## TASK BRIEF
Copy out the records word for word from their first line through the line that contains "268), point (11, 218)", including both ends.

◇ ◇ ◇ ◇ ◇

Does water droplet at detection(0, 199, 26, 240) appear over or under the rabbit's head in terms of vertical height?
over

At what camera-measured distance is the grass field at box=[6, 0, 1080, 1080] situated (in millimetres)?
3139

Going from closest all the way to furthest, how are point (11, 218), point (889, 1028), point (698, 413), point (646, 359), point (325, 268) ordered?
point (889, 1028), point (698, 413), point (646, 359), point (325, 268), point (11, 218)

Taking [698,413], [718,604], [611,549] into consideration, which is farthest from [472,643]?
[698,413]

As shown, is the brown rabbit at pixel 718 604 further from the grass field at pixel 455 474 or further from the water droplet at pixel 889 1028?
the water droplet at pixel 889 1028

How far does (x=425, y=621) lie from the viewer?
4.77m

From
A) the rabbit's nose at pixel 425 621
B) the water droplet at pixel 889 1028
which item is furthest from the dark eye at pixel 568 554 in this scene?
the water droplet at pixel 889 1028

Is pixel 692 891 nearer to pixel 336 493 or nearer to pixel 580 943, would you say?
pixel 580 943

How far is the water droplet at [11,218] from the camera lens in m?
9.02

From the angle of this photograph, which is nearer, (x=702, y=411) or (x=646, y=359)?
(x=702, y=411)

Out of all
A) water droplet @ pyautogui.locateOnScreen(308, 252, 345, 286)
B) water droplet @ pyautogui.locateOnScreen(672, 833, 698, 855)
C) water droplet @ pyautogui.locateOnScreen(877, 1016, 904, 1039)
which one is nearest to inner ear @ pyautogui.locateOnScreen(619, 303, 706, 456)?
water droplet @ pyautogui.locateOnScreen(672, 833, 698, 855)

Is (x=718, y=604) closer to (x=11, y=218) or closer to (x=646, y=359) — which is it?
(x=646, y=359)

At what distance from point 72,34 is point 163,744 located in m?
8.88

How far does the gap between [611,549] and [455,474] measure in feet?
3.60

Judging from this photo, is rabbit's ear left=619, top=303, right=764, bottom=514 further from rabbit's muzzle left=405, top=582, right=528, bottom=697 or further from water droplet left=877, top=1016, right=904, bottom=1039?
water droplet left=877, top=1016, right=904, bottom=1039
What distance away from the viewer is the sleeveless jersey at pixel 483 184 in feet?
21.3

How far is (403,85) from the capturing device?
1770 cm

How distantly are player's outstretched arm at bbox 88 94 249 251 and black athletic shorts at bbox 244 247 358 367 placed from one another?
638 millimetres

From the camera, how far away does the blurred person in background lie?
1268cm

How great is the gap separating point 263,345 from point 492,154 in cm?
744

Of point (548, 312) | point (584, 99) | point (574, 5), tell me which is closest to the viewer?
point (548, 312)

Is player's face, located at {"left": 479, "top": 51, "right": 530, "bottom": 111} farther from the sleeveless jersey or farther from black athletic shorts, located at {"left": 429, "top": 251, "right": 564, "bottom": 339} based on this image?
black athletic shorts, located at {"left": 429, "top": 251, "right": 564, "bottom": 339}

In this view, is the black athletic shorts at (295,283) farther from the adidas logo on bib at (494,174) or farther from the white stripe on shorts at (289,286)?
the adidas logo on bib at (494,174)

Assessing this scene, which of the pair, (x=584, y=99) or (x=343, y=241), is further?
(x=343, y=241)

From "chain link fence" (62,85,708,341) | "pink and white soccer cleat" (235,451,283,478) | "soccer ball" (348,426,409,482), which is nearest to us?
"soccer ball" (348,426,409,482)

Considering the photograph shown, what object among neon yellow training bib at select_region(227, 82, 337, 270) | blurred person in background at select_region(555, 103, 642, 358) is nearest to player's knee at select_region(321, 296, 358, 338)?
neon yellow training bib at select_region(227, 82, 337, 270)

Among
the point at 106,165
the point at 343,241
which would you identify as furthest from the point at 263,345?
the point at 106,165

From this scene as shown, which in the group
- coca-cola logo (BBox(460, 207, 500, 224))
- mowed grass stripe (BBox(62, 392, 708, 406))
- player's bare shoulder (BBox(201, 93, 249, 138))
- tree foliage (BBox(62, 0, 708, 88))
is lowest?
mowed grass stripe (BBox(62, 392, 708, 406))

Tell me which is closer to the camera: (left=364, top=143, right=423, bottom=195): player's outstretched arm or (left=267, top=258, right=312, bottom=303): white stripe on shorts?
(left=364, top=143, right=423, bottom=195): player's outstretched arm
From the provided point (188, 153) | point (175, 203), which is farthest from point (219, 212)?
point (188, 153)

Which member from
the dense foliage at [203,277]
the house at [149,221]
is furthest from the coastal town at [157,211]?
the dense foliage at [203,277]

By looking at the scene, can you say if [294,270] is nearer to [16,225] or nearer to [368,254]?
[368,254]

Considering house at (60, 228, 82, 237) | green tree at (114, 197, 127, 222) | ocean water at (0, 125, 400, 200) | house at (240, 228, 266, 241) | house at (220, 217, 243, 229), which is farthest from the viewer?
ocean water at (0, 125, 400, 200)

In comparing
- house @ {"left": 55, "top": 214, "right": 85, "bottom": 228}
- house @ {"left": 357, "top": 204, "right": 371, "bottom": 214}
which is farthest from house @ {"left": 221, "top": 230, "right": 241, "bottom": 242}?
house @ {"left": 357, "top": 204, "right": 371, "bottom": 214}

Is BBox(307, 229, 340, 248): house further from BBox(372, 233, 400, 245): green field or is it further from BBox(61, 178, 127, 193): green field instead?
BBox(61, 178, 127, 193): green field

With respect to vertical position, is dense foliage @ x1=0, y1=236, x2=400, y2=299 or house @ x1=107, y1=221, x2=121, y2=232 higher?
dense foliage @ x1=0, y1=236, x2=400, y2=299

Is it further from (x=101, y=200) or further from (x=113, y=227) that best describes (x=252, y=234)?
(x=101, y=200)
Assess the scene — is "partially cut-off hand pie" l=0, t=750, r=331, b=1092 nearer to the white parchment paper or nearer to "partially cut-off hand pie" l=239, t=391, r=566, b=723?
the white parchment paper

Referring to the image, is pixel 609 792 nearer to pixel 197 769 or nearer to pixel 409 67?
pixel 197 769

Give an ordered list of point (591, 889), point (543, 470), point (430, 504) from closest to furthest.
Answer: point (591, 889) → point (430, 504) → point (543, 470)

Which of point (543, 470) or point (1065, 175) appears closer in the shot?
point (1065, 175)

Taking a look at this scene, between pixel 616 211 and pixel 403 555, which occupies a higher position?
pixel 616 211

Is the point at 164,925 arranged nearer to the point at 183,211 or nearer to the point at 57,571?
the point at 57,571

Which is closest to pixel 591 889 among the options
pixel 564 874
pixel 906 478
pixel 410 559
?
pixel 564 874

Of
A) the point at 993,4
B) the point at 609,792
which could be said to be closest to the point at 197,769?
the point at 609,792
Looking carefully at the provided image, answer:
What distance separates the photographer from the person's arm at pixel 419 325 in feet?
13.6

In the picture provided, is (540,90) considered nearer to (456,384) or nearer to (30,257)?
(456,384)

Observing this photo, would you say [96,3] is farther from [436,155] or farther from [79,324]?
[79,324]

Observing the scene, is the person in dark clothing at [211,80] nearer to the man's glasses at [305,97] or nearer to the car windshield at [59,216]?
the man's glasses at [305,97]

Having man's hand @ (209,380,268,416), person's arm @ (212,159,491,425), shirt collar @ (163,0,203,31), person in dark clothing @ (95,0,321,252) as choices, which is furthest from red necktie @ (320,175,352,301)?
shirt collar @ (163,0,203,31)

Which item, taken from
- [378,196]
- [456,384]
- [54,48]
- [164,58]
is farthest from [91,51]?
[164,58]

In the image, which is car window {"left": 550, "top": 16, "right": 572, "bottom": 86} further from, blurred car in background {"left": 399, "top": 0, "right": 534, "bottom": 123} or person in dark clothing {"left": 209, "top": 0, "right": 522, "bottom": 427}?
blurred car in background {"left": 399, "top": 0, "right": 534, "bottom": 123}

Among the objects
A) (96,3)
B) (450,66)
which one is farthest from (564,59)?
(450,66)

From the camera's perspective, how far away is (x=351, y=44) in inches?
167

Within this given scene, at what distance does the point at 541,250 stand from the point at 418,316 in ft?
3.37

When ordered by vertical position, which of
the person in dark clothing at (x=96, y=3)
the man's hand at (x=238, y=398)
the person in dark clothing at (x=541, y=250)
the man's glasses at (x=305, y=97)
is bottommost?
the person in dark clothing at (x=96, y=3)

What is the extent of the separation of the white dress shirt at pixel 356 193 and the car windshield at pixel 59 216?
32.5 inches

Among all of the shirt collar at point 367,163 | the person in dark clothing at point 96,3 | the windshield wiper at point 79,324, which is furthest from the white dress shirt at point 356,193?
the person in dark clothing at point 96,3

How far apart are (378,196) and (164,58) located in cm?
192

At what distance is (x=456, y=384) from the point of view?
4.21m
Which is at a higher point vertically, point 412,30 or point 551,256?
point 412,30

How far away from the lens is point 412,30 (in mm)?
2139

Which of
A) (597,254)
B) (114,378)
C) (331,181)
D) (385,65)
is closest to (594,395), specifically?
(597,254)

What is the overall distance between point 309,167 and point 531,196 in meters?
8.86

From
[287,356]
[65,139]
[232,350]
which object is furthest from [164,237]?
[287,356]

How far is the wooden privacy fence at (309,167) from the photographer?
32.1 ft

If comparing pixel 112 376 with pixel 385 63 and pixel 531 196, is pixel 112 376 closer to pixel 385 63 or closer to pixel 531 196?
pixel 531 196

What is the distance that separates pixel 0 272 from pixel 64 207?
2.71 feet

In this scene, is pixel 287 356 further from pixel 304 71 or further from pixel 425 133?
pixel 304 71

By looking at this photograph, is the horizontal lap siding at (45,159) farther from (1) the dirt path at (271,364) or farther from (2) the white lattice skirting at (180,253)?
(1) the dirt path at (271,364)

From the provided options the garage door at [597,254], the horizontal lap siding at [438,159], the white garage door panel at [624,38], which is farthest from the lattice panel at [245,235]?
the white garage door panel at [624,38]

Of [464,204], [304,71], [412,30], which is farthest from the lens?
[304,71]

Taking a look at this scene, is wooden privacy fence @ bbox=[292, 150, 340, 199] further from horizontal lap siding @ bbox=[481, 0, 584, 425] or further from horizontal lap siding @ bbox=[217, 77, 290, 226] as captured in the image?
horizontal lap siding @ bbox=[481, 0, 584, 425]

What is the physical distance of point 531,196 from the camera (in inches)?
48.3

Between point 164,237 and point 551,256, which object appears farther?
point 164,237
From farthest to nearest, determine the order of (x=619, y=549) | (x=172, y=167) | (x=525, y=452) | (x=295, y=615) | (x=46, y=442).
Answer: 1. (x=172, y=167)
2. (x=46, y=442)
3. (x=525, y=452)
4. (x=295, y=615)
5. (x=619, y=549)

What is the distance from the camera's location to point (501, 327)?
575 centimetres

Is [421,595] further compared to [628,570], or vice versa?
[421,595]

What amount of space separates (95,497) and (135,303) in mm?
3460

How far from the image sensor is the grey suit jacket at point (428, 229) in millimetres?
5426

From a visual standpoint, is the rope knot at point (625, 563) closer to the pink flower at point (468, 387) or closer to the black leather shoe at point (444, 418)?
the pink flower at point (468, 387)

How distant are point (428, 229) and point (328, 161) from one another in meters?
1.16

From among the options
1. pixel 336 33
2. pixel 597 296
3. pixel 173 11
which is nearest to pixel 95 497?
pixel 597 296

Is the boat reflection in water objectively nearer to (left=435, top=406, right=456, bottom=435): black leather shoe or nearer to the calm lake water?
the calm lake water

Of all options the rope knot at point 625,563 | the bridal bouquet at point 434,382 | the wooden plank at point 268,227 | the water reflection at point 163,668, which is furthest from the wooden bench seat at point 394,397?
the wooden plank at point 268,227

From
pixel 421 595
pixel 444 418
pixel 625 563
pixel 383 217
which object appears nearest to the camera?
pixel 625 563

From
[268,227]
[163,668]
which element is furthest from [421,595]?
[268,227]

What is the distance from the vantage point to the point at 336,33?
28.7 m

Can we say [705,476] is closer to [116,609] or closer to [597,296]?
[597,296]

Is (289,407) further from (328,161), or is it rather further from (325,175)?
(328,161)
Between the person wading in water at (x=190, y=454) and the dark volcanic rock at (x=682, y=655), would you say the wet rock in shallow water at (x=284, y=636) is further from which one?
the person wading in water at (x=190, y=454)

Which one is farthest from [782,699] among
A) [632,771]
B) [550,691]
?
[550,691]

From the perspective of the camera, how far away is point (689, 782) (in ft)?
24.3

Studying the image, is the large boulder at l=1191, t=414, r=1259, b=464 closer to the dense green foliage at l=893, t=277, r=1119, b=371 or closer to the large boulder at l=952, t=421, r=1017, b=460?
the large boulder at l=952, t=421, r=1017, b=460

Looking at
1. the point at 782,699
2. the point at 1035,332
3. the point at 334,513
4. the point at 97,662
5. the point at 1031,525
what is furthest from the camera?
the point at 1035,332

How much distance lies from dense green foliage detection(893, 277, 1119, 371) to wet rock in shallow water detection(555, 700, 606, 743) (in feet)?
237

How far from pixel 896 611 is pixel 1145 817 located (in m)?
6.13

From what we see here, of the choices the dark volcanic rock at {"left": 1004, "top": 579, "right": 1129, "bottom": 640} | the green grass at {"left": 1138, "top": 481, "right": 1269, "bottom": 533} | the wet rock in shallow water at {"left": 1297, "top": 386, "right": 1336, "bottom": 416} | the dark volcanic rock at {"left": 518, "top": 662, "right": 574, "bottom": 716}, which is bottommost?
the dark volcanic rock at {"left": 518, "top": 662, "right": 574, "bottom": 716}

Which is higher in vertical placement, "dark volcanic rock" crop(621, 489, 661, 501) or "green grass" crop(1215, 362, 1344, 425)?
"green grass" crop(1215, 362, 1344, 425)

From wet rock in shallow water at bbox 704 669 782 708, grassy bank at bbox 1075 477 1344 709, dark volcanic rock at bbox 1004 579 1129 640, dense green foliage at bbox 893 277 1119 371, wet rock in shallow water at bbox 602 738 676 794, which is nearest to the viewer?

◇ ◇ ◇ ◇ ◇

## RESPONSE
Does water droplet at detection(0, 199, 26, 240) appear over or under the rabbit's head in terms of vertical height?
over

At what camera-measured distance is the grass field at box=[6, 0, 1080, 1080] situated (in millimetres)?
3139

Going from closest all the way to furthest, how are point (11, 218), point (889, 1028), point (698, 413), point (646, 359), point (325, 268) ordered?
point (889, 1028), point (698, 413), point (646, 359), point (325, 268), point (11, 218)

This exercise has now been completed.